A table-based layout that also uses well-constructed, semantic HTML can be considered pretty accessible if the content makes sense once the table is linearized. A CSS-based layout with unsemantic HTML, presentational markup, nested divs, and unlinear content isn't accessible just because it uses CSS. In the end it's how you construct the site.

radman626
10-25-2006, 07:57 PM
I'm confused when I hear how lop-sided this debate is. I've used tables and have always just forced the height and width of them. This seems to render them fine in any browser/screen size I use. Am I way off base here.

VIPStephan
10-25-2006, 08:42 PM
Am I way off base here.

Yes you are. (http://www.hotdesign.com/seybold/)

P.S.: You are the one that is thinking lopsided. There aren't just IE, Fx, Opera, and Safari as browsers out there. There are also text-only browsers and screen readers (that read the content of websites loud for blind people) which might have major issues presenting stuff that is laid out incorrectly in tables.

rmedek
10-25-2006, 08:59 PM
This seems to render them fine in any browser/screen size I use. Am I way off base here.

Accessibility isn't just visual.

Carradee
10-25-2006, 09:05 PM
I find CSS easier to manage than tables, though I do know someone who works from tables with Dreamweaver & has been hired to redo her major department's webpage; I just use a text editor.

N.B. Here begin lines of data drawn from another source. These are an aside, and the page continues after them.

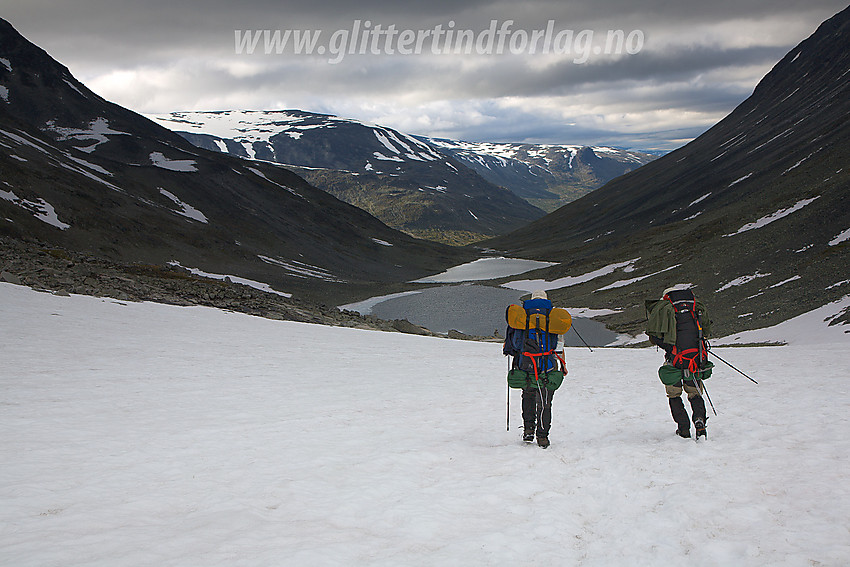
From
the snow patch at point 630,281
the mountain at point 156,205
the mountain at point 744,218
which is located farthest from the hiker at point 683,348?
the snow patch at point 630,281

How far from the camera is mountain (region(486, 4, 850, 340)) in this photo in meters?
49.6

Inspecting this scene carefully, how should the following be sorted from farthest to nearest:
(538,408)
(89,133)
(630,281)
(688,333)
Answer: (89,133) < (630,281) < (688,333) < (538,408)

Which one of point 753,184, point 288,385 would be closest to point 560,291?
point 753,184

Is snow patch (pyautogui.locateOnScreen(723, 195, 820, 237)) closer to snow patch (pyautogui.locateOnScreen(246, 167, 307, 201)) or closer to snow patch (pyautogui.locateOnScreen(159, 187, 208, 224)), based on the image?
snow patch (pyautogui.locateOnScreen(159, 187, 208, 224))

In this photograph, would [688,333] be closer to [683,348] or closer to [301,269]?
[683,348]

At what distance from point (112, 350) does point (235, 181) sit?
117 meters

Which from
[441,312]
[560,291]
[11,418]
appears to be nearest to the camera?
[11,418]

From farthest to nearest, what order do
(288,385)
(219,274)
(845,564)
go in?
(219,274)
(288,385)
(845,564)

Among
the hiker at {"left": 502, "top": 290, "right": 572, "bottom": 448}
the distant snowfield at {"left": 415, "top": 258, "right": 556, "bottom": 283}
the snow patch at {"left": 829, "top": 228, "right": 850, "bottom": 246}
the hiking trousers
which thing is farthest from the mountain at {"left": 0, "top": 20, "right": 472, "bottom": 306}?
the hiking trousers

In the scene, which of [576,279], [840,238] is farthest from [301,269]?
[840,238]

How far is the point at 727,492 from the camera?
8711 mm

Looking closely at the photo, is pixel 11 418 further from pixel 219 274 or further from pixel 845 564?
pixel 219 274

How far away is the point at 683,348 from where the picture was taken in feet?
36.7

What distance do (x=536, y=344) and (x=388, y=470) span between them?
363 cm
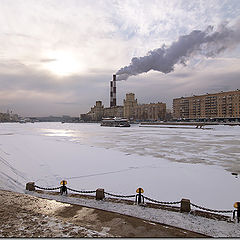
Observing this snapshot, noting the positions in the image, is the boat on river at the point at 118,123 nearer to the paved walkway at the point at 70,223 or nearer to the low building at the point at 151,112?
the low building at the point at 151,112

CSS also makes it easier to adjust and edit site content, since style and content are independent and not grouped together as they are with tables.

Then again, I'm still quite fresh to the coding world, so I'd pay more attention to others' reasons than mine, were I you.

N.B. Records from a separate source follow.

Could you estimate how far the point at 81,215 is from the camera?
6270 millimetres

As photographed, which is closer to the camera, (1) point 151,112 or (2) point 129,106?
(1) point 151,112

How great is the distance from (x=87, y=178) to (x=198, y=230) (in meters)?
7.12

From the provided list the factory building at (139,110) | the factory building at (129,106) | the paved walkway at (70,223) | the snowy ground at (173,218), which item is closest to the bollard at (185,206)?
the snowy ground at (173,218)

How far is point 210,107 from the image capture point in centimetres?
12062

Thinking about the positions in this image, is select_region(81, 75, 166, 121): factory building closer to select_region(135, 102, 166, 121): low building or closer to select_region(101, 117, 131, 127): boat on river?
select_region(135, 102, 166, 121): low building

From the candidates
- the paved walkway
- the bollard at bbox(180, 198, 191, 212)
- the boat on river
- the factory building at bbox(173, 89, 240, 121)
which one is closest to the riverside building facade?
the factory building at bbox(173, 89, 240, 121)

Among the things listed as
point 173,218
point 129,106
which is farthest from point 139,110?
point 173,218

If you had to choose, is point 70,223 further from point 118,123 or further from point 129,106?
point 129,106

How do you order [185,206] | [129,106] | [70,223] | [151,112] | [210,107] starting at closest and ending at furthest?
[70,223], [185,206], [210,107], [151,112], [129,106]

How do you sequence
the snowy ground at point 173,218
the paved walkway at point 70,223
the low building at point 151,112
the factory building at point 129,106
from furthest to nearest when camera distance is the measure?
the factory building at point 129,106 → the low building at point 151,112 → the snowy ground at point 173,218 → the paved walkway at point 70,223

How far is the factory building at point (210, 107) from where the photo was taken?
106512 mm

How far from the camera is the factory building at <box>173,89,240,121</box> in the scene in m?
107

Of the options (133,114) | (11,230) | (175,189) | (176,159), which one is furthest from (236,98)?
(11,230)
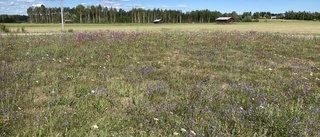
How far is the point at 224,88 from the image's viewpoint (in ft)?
20.2

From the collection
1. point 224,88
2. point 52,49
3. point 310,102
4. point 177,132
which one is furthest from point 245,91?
point 52,49

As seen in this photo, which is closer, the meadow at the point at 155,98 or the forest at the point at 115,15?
the meadow at the point at 155,98

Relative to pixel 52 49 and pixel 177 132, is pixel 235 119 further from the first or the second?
pixel 52 49

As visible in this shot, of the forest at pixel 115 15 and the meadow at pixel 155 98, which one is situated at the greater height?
the forest at pixel 115 15

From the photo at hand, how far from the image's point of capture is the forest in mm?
162375

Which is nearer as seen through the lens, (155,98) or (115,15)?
(155,98)

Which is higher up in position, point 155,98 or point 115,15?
point 115,15

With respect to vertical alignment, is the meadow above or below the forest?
below

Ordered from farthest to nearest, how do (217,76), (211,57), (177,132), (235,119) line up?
(211,57), (217,76), (235,119), (177,132)

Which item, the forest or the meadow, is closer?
the meadow

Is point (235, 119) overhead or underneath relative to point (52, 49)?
underneath

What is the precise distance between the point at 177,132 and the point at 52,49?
9.16 meters

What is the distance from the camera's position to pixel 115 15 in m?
173

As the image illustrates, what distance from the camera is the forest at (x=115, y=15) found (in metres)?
162
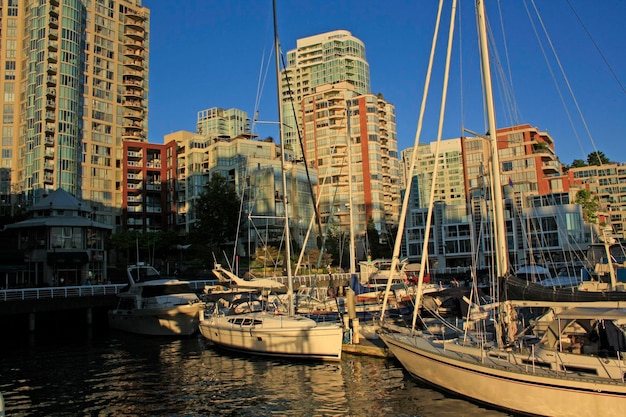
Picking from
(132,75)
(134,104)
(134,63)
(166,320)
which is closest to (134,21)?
(134,63)

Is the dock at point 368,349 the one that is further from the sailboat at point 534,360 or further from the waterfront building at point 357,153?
the waterfront building at point 357,153

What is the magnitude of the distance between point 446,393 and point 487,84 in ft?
38.9

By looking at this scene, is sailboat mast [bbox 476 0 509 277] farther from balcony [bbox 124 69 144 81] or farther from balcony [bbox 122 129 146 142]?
balcony [bbox 124 69 144 81]

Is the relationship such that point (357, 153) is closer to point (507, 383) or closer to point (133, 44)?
point (133, 44)

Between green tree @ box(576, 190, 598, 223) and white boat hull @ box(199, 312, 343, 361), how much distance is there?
282 ft

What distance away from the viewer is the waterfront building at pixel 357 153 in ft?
389

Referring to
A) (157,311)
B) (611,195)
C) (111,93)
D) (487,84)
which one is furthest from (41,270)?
(611,195)

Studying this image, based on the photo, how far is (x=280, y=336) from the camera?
27.7 m

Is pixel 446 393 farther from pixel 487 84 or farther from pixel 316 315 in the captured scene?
pixel 316 315

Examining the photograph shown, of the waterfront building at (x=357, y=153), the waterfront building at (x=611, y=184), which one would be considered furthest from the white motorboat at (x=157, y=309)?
the waterfront building at (x=611, y=184)

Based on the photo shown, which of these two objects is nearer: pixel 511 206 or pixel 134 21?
pixel 511 206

Literature club sounds fun! May I ask what you're reading? (I actually got into coding because my reading habits developed into a writing habit which developed into a freelance writing job which has developed into needing a website for my business. :D )

-'Dee

croatiankid
10-25-2006, 09:25 PM
coding with tables is a lot easier when it comes to cross browser compatibility. I know on one of my sites i made with tables a few years back that it looks the same in every browser, and i didn't even test it for that (when i was making it)

felgall
10-25-2006, 10:05 PM
While I'm certainly not going to advocate using tables instead of CSS, there are a few misconceptions here:


Screen readers and mobile devices CAN access a website constructed with tables.
A table-based layout is not necessarily less accessible than a CSS-based layout.


A table-based layout that also uses well-constructed, semantic HTML can be considered pretty accessible if the content makes sense once the table is linearized. A CSS-based layout with unsemantic HTML, presentational markup, nested divs, and unlinear content isn't accessible just because it uses CSS. In the end it's how you construct the site.

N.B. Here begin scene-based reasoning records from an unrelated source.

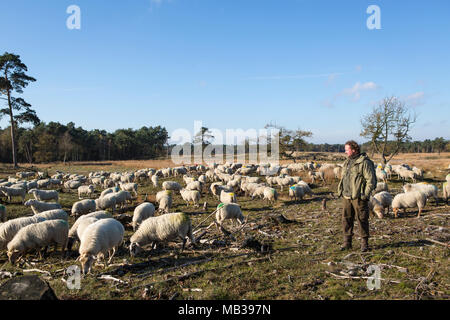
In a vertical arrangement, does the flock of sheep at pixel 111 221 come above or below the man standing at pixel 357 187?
below

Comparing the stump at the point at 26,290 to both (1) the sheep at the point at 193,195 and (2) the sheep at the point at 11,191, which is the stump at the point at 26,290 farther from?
(2) the sheep at the point at 11,191

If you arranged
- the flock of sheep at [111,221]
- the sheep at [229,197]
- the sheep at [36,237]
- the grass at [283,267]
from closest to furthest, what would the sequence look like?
the grass at [283,267]
the flock of sheep at [111,221]
the sheep at [36,237]
the sheep at [229,197]

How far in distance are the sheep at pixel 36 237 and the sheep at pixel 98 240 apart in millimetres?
1453

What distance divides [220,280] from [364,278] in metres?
3.04

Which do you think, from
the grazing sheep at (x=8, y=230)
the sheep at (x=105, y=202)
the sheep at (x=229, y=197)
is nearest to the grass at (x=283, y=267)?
the grazing sheep at (x=8, y=230)

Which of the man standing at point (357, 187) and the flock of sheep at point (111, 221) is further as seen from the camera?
the flock of sheep at point (111, 221)

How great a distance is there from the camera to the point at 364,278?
17.4 feet

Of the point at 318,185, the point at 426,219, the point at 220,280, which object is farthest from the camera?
the point at 318,185

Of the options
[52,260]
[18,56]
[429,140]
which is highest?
[18,56]

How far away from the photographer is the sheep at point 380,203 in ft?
35.0

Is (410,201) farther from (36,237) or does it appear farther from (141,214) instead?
(36,237)

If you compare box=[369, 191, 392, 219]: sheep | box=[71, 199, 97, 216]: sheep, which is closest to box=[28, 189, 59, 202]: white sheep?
box=[71, 199, 97, 216]: sheep

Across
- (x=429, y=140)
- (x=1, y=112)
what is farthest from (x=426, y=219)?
(x=429, y=140)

Yes but most people who use tables for layout have no idea of what semantic HTML is and it would only be by accident that their table might still make sense when linearized.

felgall
10-25-2006, 10:07 PM
coding with tables is a lot easier when it comes to cross browser compatibility. I know on one of my sites i made with tables a few years back that it looks the same in every browser, and i didn't even test it for that (when i was making it)

How do you create one layout for PCs and a completely different layout for the same page that is suitable for handheld devices using tables? With CSS you just create two stylesheets and specify the media to which they apply.

How does your page that uses a table for layout look in the Opera web browser running on a mobile phone?

croatiankid
10-25-2006, 10:45 PM
How do you create one layout for PCs and a completely different layout for the same page that is suitable for handheld devices using tables? With CSS you just create two stylesheets and specify the media to which they apply.

How does your page that uses a table for layout look in the Opera web browser running on a mobile phone?

checking

will this every load? (it's graphics based)

looks bad

JiltedCitizen
10-25-2006, 10:51 PM
CSS is the cool and better way to go. You know if you want to be cool. :)

I'm looking into makeing a new website and want to go tableless. I wanted to find a really cool WYSIWYG editor, free of course and that did decent css. I did not find one yet. Guess notepad is good enough.